Welche Filme empfehlen Sie mit den Worten "Den musst du unbedingt gesehen haben!"? Ob großartige schauspielerische Leistung, eine unübertroffene Kameraführung oder ein starkes Drehbuch: es gibt Filme, die in einer bestimmten Disziplin ihresgleichen suchen.
Ab 07. Januar 2010 empfehlen wir Ihnen jeden Donnerstag um 20:15 Uhr ein solches Meisterwerk. Bereits eine Woche vor Ausstrahlung stellen wir Ihnen den Film hier vor und laden Sie ein, uns Ihre Meinung zu schreiben. Wäre der Film auch auf Ihrer Liste der 50 Filme die man sehen muss bevor man stirbt?
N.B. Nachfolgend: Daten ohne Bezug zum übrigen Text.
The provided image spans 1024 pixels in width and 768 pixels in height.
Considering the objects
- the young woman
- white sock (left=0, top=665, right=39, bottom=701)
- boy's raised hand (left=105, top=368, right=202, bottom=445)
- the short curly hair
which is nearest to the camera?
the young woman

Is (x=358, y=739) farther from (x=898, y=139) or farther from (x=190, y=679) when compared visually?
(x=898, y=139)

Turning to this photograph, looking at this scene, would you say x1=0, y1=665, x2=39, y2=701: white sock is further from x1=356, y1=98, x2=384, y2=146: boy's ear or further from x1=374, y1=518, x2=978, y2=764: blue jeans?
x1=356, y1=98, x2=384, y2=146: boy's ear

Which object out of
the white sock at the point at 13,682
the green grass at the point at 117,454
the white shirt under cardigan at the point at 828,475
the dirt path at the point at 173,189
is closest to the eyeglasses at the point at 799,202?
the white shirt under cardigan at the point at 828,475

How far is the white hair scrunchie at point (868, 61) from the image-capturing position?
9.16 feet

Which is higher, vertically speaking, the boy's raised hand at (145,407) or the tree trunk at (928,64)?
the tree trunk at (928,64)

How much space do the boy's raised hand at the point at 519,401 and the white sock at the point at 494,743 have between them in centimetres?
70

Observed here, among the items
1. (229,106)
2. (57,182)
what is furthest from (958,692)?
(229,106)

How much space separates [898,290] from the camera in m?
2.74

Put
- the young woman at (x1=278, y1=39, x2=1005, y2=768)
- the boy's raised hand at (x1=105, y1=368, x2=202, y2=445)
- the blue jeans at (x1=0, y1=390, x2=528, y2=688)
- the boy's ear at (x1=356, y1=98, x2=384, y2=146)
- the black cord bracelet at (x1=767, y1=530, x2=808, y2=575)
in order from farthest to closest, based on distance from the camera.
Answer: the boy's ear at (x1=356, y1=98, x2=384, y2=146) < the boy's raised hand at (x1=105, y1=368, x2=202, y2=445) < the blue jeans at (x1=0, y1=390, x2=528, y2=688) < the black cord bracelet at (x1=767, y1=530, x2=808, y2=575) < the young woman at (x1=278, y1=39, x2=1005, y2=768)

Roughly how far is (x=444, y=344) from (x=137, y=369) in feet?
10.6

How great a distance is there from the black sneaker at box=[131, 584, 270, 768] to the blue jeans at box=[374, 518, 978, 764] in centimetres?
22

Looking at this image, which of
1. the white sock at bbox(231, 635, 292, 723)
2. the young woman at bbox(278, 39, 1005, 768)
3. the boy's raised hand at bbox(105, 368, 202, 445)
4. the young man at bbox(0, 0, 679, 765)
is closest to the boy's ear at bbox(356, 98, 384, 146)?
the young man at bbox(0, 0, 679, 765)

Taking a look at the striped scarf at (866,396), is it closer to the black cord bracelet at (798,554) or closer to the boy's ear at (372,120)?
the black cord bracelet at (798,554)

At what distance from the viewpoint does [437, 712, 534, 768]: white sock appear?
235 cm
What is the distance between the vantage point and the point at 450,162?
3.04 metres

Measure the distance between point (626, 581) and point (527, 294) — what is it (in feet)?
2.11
Ein Spiel lässt sich in aller Kürze und Grundsätzlichkeit durch die Konsequenzlosigkeit außerhalb des Spielfeldes definieren. Dafür muss gewährleistet werden, dass allen Mitspielern die Spielregeln bekannt sind und sie diesen freiwillig zugestimmt haben - bis es einen Sieger gibt. Doch was passiert, wenn diese wesentlichen Faktoren während des Spiels umgangen werden, die Grenzen zum wahren Leben nicht mehr klar erkennbar sind? Aus dem Spiel wird Ernst! Und genau dieses Szenario skizziert David Fincher in seinem packenden Psychothriller The Game aus dem Jahre 1997.
Nicholas van Orton, ein erfolgreicher Investmentbanker und unverbesserlicher Workaholic, scheint alles im Leben erreicht zu haben - jedenfalls auf beruflicher Ebene. Geld, ein imposantes Haus, schicke Anzüge und natürlich schnelle Autos kann er sein Eigen nennen, der Kontakt zu seiner Tochter und seiner Ex-Frau ist dafür eher dürftig. Seinen jüngeren Bruder Conrad sieht er ebenfalls kaum, umso überraschter ist Nicholas als Conrad ausgerechnet an seinem 48. Geburtstag auftaucht, um seinem Bruder ein mysteriöses Geschenk zu überreichen: Nicholas soll an einem Spiel teilnehmen, welches er so noch nicht erlebt habe. Nicholas ist zunächst nicht begeistert, willigt aber letztendlich ein. Um sich auf das Spiel vorzubereiten, muss er sich bei dem Veranstalter ‚Consumer Recreation Services' einen ganzen Tag sowohl physisch untersuchen als auch psychisch testen lassen, um am Ende zu erfahren, dass er nicht geeignet sei. Als viel beschäftigter Geschäftsmann ist Nicholas über diese Zeitverschwendung sichtlich verärgert.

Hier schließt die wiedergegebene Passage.